◆ **DATA TO PROCESS**:
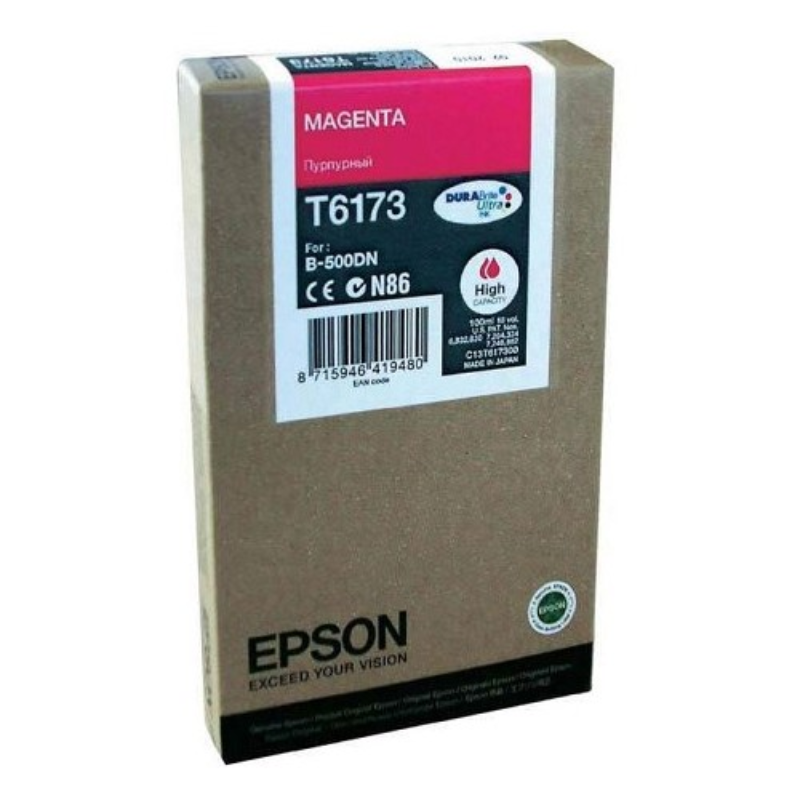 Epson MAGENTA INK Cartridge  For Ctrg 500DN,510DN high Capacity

...

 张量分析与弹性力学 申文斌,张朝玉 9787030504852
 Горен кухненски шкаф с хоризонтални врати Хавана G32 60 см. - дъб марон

--

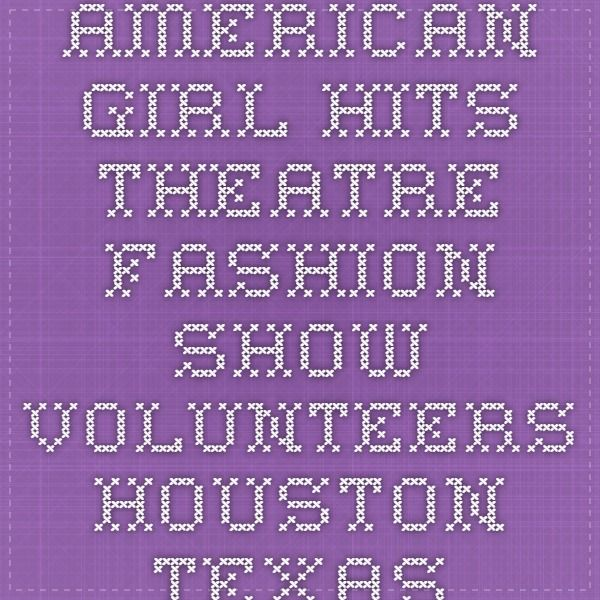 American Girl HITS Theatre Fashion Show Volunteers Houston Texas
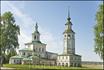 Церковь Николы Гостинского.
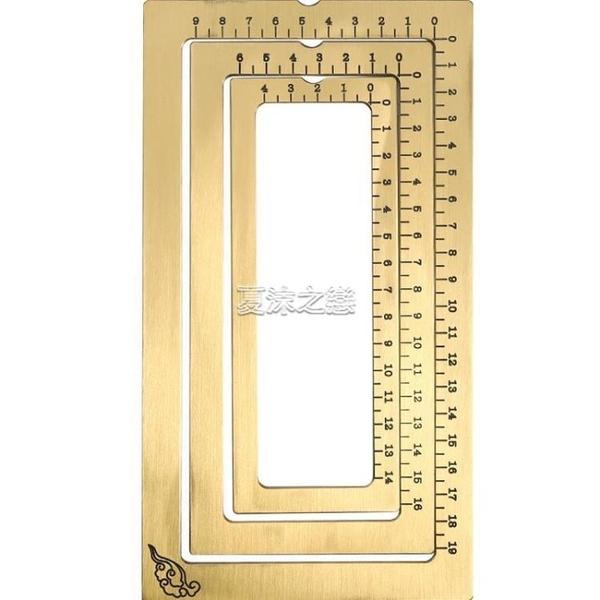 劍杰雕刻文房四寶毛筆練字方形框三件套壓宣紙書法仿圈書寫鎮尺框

◆ **AIM OF THE EXERCISE**:
What are the lines above from the one with "Церковь Николы Гостинского." to the one with "劍杰雕刻文房四寶毛筆練字方形框三件套壓宣紙書法仿圈書寫鎮尺框", both included? Reproduce them exactly, without pictures.

◆ **RESPONSE**:
 Церковь Николы Гостинского.
 劍杰雕刻文房四寶毛筆練字方形框三件套壓宣紙書法仿圈書寫鎮尺框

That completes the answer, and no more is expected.